READING TEXT:
.....

Brine Shrimp Not Hatching ?

The cysts (eggs) we import are tested out in our breeding set up & should give good hatches. As with any live product things can go wrong & sometimes you might have difficulty hatching them out. This page hopefully will help sort the problem out.

Brine shrimp are found all over the world in differing salinities & water parameters. Water is usually where the problem lies. It's a good idea to invest in a hydrometer to measure salinity. Normally most eggs hatch around SG 1·020. Siberian eggs don't mind it slightly less salty & can hatch well at SG 1·013. You may find eggs from Siberia for example which fail to hatch in the same water you used for a previous batch. We believe this is due to the time spent in dry storage with eggs stored for short times being more dependant on a hard alkaline hatching water.

The pH is very important. Again most eggs prefer a pH of around 8 to 8·4. If you come from an area where the tapwater is soft it's a good idea to add Sodium Bicarbonate & Epsom salts to the hatching water to buffer up pH & hardness. The amount to add will depend on the water used but a little is better than none at all in soft/acid water.

.....

DATA ENTRIES:
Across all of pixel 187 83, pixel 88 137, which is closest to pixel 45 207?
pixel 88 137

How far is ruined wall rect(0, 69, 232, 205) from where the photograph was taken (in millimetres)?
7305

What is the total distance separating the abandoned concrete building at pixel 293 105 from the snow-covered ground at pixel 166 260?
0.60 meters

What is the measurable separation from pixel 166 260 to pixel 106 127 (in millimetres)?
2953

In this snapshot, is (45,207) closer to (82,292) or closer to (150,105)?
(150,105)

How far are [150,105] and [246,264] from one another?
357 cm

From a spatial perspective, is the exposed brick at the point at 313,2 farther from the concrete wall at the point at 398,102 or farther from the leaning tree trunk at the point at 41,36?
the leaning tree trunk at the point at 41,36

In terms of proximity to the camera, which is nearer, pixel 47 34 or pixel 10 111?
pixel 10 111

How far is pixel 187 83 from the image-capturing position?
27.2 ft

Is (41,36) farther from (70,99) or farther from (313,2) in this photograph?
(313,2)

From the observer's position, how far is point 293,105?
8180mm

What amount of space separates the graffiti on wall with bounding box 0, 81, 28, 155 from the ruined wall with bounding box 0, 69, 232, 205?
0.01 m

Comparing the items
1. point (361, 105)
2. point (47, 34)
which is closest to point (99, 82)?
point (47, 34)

.....

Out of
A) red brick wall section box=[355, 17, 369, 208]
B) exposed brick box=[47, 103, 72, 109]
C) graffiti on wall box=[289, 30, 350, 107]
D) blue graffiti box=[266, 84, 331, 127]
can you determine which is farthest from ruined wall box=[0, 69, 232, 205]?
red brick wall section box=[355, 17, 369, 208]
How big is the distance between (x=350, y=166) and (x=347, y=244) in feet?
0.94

.....

GIVEN PROBLEM 1: Decide whether each statement agrees with the brine shrimp text. Answer yes or no for each, quoting the deciding words of the text exactly: (a) Siberian eggs can hatch well at SG 1·013. (b) Most eggs prefer a pH below 7. (c) In soft water, it is better to add nothing than to add a little Sodium Bicarbonate and Epsom salts.
GIVEN PROBLEM 2: Please reproduce the brine shrimp text from "Brine Shrimp Not" to "alkaline hatching water.".

CORRECT RESPONSE 1:
(a) Yes: "Siberian eggs don't mind it slightly less salty & can hatch well at SG 1·013."
(b) No: "most eggs prefer a pH of around 8 to 8·4"
(c) No: "a little is better than none at all in soft/acid water"

CORRECT RESPONSE 2:
Brine Shrimp Not Hatching ?

The cysts (eggs) we import are tested out in our breeding set up & should give good hatches. As with any live product things can go wrong & sometimes you might have difficulty hatching them out. This page hopefully will help sort the problem out.

Brine shrimp are found all over the world in differing salinities & water parameters. Water is usually where the problem lies. It's a good idea to invest in a hydrometer to measure salinity. Normally most eggs hatch around SG 1·020. Siberian eggs don't mind it slightly less salty & can hatch well at SG 1·013. You may find eggs from Siberia for example which fail to hatch in the same water you used for a previous batch. We believe this is due to the time spent in dry storage with eggs stored for short times being more dependant on a hard alkaline hatching water.